Она осторожно изучила логово, отмечая на карте все многочисленные коридоры, в которых побывала. Двойственная натура женщины-паучихи проявлялась во многих пугающих деталях: большинство комнат были темными, в них пахло как в мясницкой, но в одной из них обнаружился большой запас свечей всевозможных форм и размеров — предположительно изготовленных из жира жертв паука. В дальнем углу кухни Валорхенд наткнулась на дверь со сложным набором механических замков, каждый имел собственный цифровой код. Коды состояли из цепочки простых чисел, и, разгадав их, она вошла в комнату, которая, без сомнения, служила художественной мастерской: здесь стоял мольберт, лежали шпатели, кисти и краски разных видов и цветов. Все эти свидетельства казались ей крайне пугающими. Должно быть, пока звериная часть спала, женщина тащила общее тело сюда и рисовала до тех пор, пока паучий сон продолжался.
Но кто мог организовывать поставки материалов? Кто придумал и установил эти замки? Наконец, кто приносил те самые библиотечные книги, наличие которых так оскорбило Горэмбьюри? Все имевшиеся факты указывали на то, что Ференсен не имел к этому делу ни малейшего отношения. Художественные материалы поступали из лавки на Голден Мин «Ализарин и Флейк», и запас их недавно пополнялся. Люк в углу комнаты вел вниз, в темный тоннель, спускаться в который у Валорхенд не было желания. Как много тайных хитросплетений! Похоже, их компания коснулась лишь верхушки айсберга всех связей между Ротервирдом и Лост Акром.
Стоило открыть альбом, как она тут же узнала руку автора иллюстраций к «Темным Устройствам». Женщина-паучиха рисовала исключительно местную фауну и в строгой последовательности. В самих альбомах тоже присутствовал какой-то особенный порядок. Иллюстрации раскрыли Валорхенд всю глубинную странность Лост Акра: здесь обитало множество существ, которые плодились и эволюционировали без всякой точки перехода, а время от времени появлялось нечто кардинально новое. Должно быть, вмешательство Уинтера нарушило общий баланс.

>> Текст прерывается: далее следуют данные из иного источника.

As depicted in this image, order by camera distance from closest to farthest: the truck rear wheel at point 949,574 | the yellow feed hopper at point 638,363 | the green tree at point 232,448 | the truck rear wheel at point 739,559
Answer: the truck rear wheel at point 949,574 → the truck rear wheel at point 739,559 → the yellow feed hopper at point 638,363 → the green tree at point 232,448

Валорхенд не умела рисовать, но могла проводить измерения, исследовать образцы с помощью микроскопа, записывать и наблюдать. Хотя временами ей не хватало экспертного мнения ботаника Солта, а также Фангина с его пониманием биологических законов, она решила проверить, как далеко сможет зайти в одиночестве.
Валорхенд вывела для себя несколько правил: во избежание соблазна она старалась не подходить к точке перехода. Она никого не убивала и не ловила; изучала только мертвую природу — в лесной подстилке и паутине у главного входа в логово нашлось множество скелетов, соответствия которым можно было обнаружить на рисунках. Далеко она тоже не заходила, стараясь держаться на расстоянии одной спринтерской пробежки от дверей.
Валорхенд заметила, что рассвет и закат являлись самым опасным временем дня и что большинство животных относились к ней с долей уважения, скорее всего, ошибочно полагая, что это она выгнала женщину-паучиху.
Девушка находила грибы и фрукты и даже, набравшись храбрости, попробовала сушеное мясо из запасов рачительной паучихи — то, которое выглядело наиболее безобидно.
Исследования постепенно смягчили ее мизантропию. Валорхенд начала уважать человеческий род и даже преклоняться перед ним. Она развесила несколько картин на стенах в кухне. Сама спала у кухонного очага, в том самом месте, где происходило ее отчаянное сражение с предыдущей владелицей.